_Exercise objective_:
Without including any pictures, return the records below exactly as written.

[Items from a data source]

▬▬▬

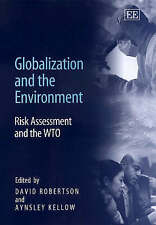 USED (LN) Globalization and the Environment: Risk Assessment and the Wto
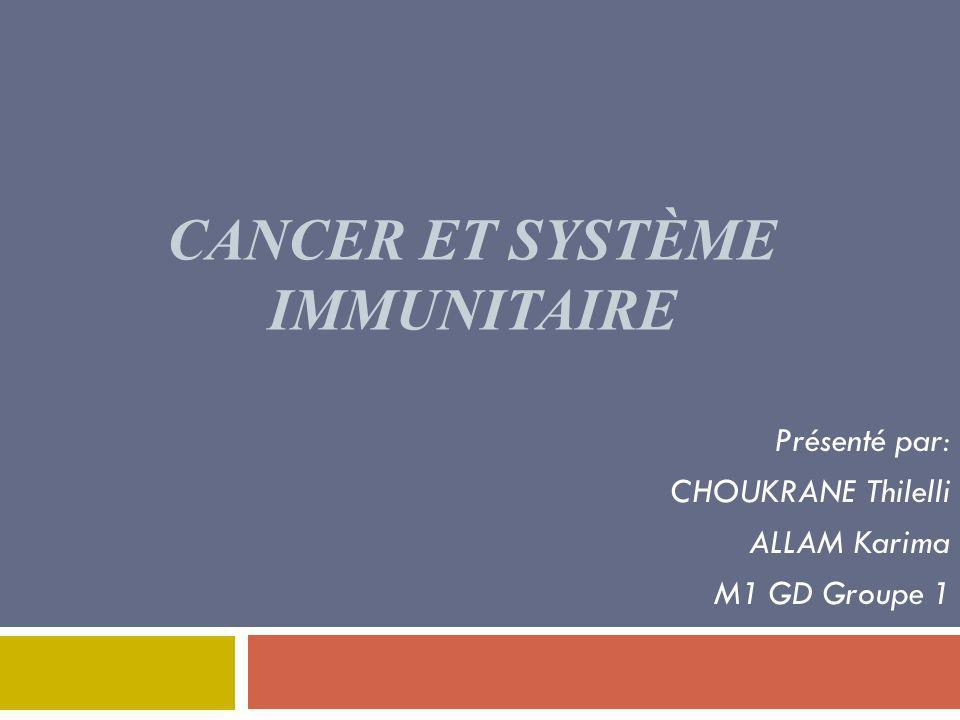 CANCER ET SYSTÈME IMMUNITAIRE Présenté par: CHOUKRANE Thilelli ALLAM Karima M1 GD Groupe 1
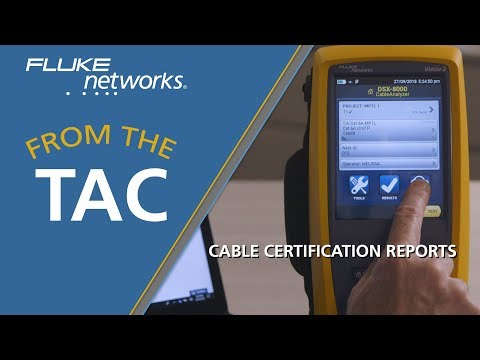 The Fastest Way to Generate Cable Certification Reports by Fluke ...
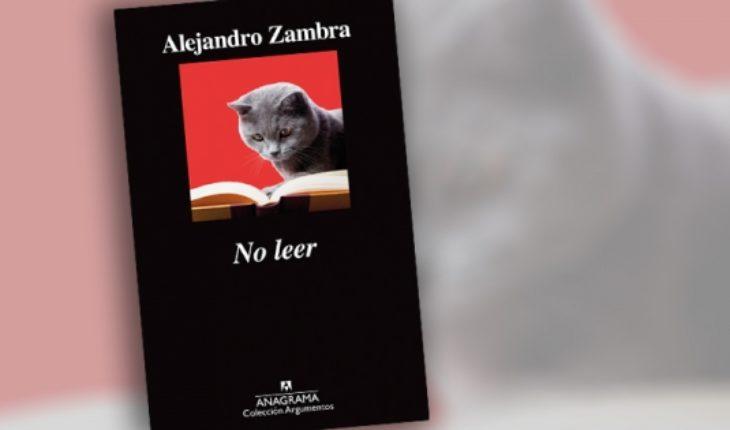 """Libro """"No leer"""" de Alejandro Zambra"""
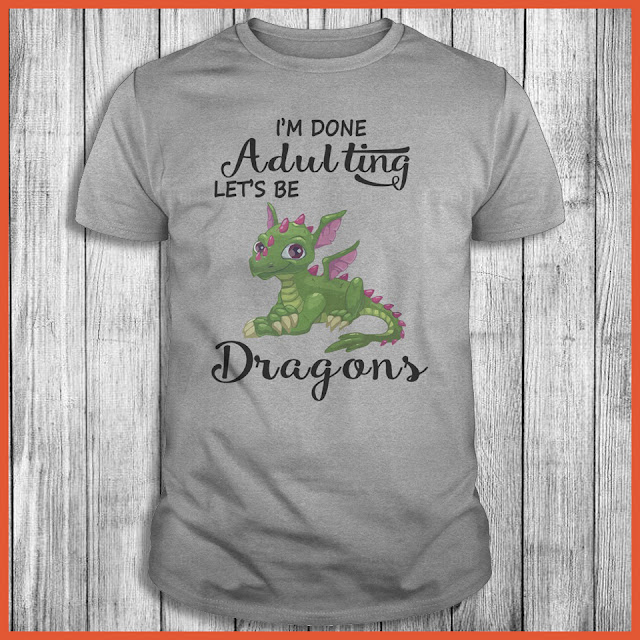 I'm Done Adulting Lets Be Dragons T-Shirt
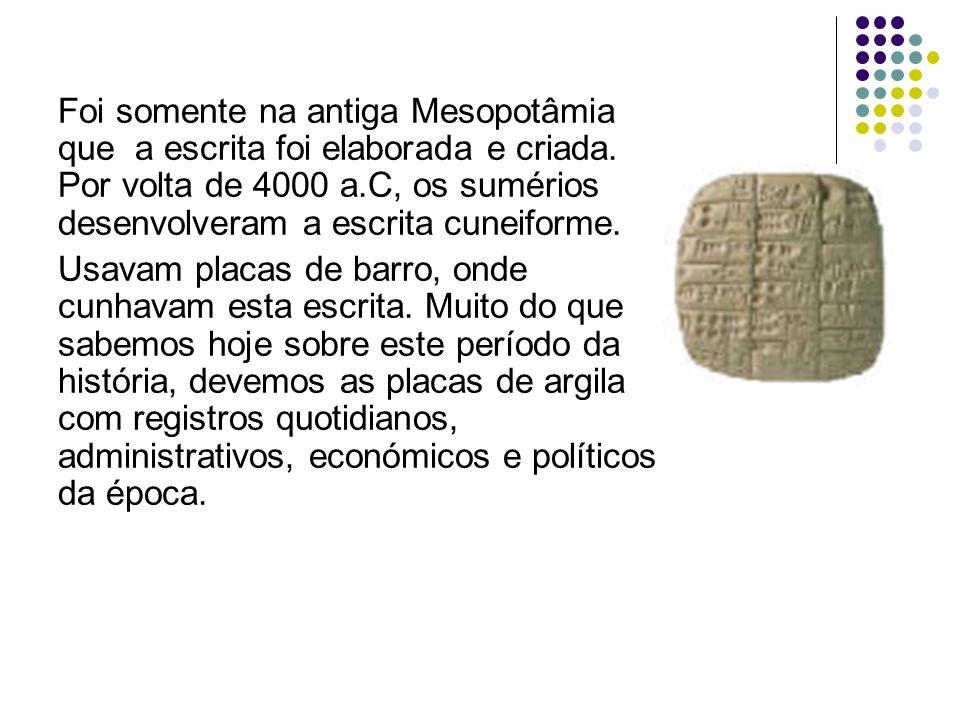 Foi somente na antiga Mesopotâmia que a escrita foi elaborada e criada. Por volta de 4000 a.C, os sumérios desenvolveram a escrita cuneiforme. Usavam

▬▬▬

_The answer_:
 USED (LN) Globalization and the Environment: Risk Assessment and the Wto
 CANCER ET SYSTÈME IMMUNITAIRE Présenté par: CHOUKRANE Thilelli ALLAM Karima M1 GD Groupe 1
 The Fastest Way to Generate Cable Certification Reports by Fluke ...
 """Libro """"No leer"""" de Alejandro Zambra"""
 I'm Done Adulting Lets Be Dragons T-Shirt
 Foi somente na antiga Mesopotâmia que a escrita foi elaborada e criada. Por volta de 4000 a.C, os sumérios desenvolveram a escrita cuneiforme. Usavam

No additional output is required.